OPDRACHTEN -
A – Noem alle beelden waarmee het fragment over William Kentridge zijn werken beschrijft in de zin die begint met "Zijn werken zijn".
B – Leg in één tot drie zinnen uit waarom de signatuurtechniek van Kentridge volgens het fragment over William Kentridge meer is dan een technische prestatie.
C – Schrijf uit het fragment over William Kentridge letterlijk het gedeelte over tussen "Luister goed naar" en "weigert te verdwijnen.", beide inbegrepen.

FRAGMENT -
- - - - -
Luister goed naar me, stelletje snobs. William Kentridge, geboren in 1955 in Johannesburg, is niet zomaar een kunstenaar die met houtskool tekent. Hij is een magiër die zijn lijnen omtovert tot levende voorstellingen, een illusionist die schaduwen laat dansen op onze muren en onze bewustzijn. Zijn werken zijn open ramen naar de absurditeit van onze wereld, spiegels die onze diepste paradoxen reflecteren, poorten naar een werkelijkheid waar het verleden hardnekkig weigert te verdwijnen.
In zijn atelier in Johannesburg, een stad die hij nooit verliet ondanks de omwentelingen van de geschiedenis, regisseert Kentridge een voortdurend ballet tussen het vaste en het bewegende. Zijn signatuurtechniek, het fotograferen van zijn houtskooltekeningen na elke wijziging om animaties te maken, is niet zomaar een technische prestatie. Het is een vitale metafoor voor onze onmogelijkheid om het verleden volledig uit te wissen. Elke aangepaste lijn laat een spoor achter, een spook dat blijft bestaan, zoals de littekens van de geschiedenis op ons heden. Deze methode, die hij eind jaren 1980 ontwikkelde, is zijn artistieke handelsmerk geworden, een unieke manier om de beweging van de tijd en de persistentie van herinnering vast te leggen.
- - - - -
MATERIAAL -
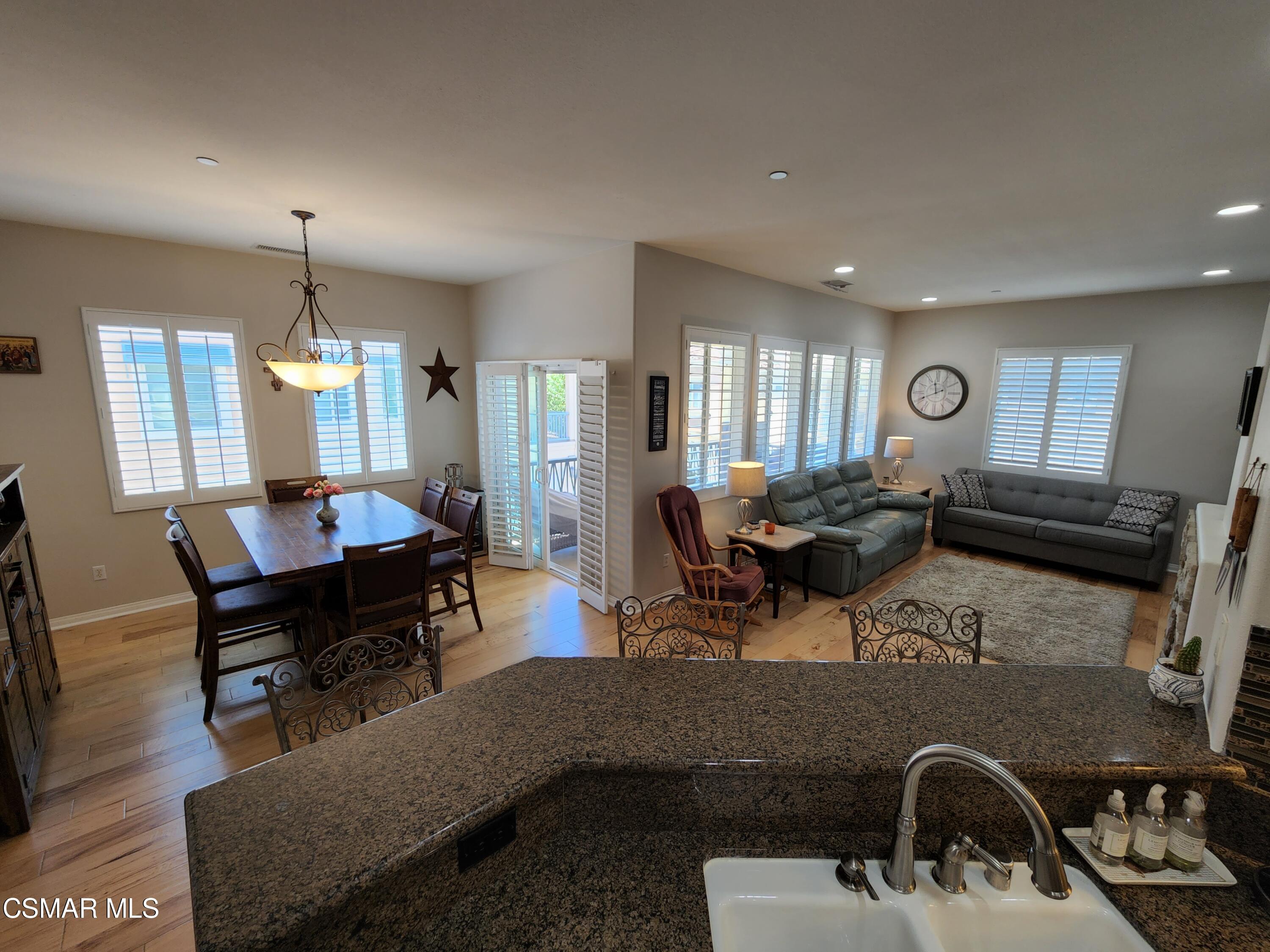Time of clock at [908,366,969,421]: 11:40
- - - - -
ANTWOORDEN PER OPDRACHT -
A –
- open ramen naar de absurditeit van onze wereld
- spiegels die onze diepste paradoxen reflecteren
- poorten naar een werkelijkheid waar het verleden hardnekkig weigert te verdwijnen

B – De techniek is een metafoor voor onze onmogelijkheid om het verleden volledig uit te wissen. Elke aangepaste lijn laat namelijk een spoor achter, een spook dat blijft bestaan, zoals de littekens van de geschiedenis op ons heden.

C –
Luister goed naar me, stelletje snobs. William Kentridge, geboren in 1955 in Johannesburg, is niet zomaar een kunstenaar die met houtskool tekent. Hij is een magiër die zijn lijnen omtovert tot levende voorstellingen, een illusionist die schaduwen laat dansen op onze muren en onze bewustzijn. Zijn werken zijn open ramen naar de absurditeit van onze wereld, spiegels die onze diepste paradoxen reflecteren, poorten naar een werkelijkheid waar het verleden hardnekkig weigert te verdwijnen.